**EXERCISES TO COMPLETE**
A) From the account of the Woods Royal Commission below, write out the passage from "Mervyn Woods, the" up to and including "McLeod and Woods.".
B) In the account of the Woods Royal Commission below, who served as the Commission's legal counsel?
C) List every place where the hearings were held, according to the account of the Woods Royal Commission below.

**PAGE TEXT**

I’m not certain why I was asked to serve as Assistant Secretary to Ed Wahn, secretary, of the Woods Royal Commission on Hospital Privileges. Premier Lloyd established this inquiry to determine precisely the reasons for so many rejections. But I was thrilled to join Ed as his assistant and share living accommodations in Regina. I was also honoured to be a member—however junior—of the team that made up the Woods Commission.
Mervyn Woods, the Commission Chair, had been a professor at the University of Saskatchewan’s College of Law but was appointed to the Court of Appeal by the Diefenbaker government. I knew him as a law teacher. He was a gentleman in his demeanour; humorous in a dry and, sometimes, cutting way; he could recite poetry endlessly; and he was scrupulously honest.
Ed Wahn had been an early proponent of Medicare and had been involved in the Saskatchewan government in the early planning. His was a sparkling mind, but unassuming. Although he suffered from a severe case of arthritis, the disease did not impair his tennis or his thought processes.
The Commission’s legal counsel was Derril McLeod of Regina. Tenacious, tough, and articulate, Derril led the witnesses in examination. As a young law student, I was highly influenced by both McLeod and Woods.
As assistant secretary, I did what Ed requested which was to assist in the file-keeping, recording-keeping, and note-taking. Occasionally, I read early drafts for the Commissioner’s final report. That was the unimportant work. The important work was shouting, when Woods walked into the hearing room—“Order, order, the Commissioner.” He wanted this degree of formality, although he once said to me—“Roy, next time you yell ‘order, order’ I’m going to respond—“Bacon and eggs.”
Our hearings were in Saskatoon, Estevan, and Regina—all involving pro-Medicare doctors whose credentials to practice in hospitals were challenged by the College. In almost every case, counsel for these pro-Medicare doctors was George Taylor of Saskatoon. Taylor was a longtime socialist. He advised Premier Lloyd on legal issues and was active in giving political advice to government. A veteran of the Spanish Civil War—on the side of the Mac Paps (as they were called), there was little that could intimidate him. His cross-examinations were relentless and withering.

**RECORDED INFORMATION**

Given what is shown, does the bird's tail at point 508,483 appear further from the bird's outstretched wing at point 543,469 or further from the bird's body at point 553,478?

...

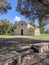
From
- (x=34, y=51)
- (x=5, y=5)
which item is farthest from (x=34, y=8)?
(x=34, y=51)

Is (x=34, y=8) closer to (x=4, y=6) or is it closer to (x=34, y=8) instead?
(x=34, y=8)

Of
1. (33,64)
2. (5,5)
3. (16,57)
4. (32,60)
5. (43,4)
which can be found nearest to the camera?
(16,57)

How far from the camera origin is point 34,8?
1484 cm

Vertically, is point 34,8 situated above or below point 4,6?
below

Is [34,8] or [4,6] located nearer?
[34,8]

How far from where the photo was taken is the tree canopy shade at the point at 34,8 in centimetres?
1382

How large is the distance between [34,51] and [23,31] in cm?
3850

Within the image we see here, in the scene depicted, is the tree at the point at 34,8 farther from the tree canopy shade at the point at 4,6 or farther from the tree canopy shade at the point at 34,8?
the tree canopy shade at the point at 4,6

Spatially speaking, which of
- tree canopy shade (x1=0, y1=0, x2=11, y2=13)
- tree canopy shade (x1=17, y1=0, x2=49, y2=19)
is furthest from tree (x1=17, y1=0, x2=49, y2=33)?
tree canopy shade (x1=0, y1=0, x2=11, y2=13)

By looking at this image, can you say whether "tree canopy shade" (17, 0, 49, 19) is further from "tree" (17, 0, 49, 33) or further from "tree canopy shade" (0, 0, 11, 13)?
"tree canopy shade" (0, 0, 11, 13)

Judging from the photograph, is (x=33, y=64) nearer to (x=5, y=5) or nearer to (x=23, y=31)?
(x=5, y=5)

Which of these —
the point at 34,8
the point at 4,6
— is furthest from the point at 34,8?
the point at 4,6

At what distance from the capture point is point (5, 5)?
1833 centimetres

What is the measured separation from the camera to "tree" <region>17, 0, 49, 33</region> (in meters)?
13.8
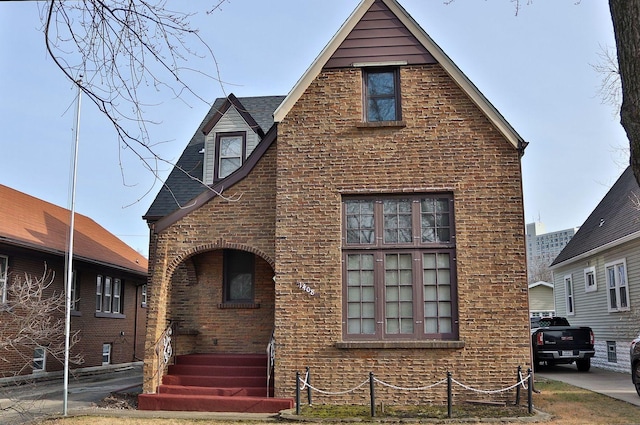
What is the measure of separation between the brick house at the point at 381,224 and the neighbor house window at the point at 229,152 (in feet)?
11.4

...

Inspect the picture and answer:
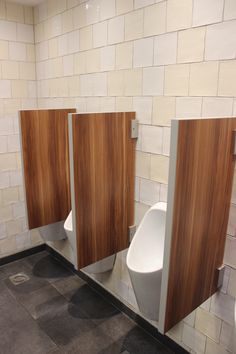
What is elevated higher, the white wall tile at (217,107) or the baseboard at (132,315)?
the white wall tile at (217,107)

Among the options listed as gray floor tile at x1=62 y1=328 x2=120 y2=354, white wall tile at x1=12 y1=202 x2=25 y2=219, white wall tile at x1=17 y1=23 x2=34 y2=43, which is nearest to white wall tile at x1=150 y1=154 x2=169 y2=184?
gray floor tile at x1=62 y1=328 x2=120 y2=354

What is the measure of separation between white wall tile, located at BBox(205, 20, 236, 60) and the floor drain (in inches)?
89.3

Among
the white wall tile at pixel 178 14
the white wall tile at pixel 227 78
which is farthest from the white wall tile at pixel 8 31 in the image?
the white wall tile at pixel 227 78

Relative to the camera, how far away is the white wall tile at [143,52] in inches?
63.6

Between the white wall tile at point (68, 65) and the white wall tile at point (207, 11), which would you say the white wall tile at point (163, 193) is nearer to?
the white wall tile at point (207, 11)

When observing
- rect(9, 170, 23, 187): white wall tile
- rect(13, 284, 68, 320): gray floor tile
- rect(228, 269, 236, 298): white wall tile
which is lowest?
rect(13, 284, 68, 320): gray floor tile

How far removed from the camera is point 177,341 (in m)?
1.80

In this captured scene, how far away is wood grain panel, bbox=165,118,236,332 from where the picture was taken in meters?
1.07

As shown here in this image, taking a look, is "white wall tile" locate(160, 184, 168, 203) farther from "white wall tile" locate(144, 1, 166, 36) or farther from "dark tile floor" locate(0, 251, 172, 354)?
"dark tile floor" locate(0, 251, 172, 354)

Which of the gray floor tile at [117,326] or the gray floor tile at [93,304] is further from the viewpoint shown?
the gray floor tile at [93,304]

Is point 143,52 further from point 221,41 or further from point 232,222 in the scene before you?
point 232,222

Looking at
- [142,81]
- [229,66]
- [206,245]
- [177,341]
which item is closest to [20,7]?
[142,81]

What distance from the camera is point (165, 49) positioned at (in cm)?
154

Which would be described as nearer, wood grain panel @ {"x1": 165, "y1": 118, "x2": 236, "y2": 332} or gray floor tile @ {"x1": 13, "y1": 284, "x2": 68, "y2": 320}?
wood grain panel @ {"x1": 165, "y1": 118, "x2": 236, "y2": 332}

**SOLUTIONS PER TASK**
A)
Mervyn Woods, the Commission Chair, had been a professor at the University of Saskatchewan’s College of Law but was appointed to the Court of Appeal by the Diefenbaker government. I knew him as a law teacher. He was a gentleman in his demeanour; humorous in a dry and, sometimes, cutting way; he could recite poetry endlessly; and he was scrupulously honest.
Ed Wahn had been an early proponent of Medicare and had been involved in the Saskatchewan government in the early planning. His was a sparkling mind, but unassuming. Although he suffered from a severe case of arthritis, the disease did not impair his tennis or his thought processes.
The Commission’s legal counsel was Derril McLeod of Regina. Tenacious, tough, and articulate, Derril led the witnesses in examination. As a young law student, I was highly influenced by both McLeod and Woods.

B) Derril McLeod of Regina served as the Commission's legal counsel.

C) Saskatoon, Estevan, Regina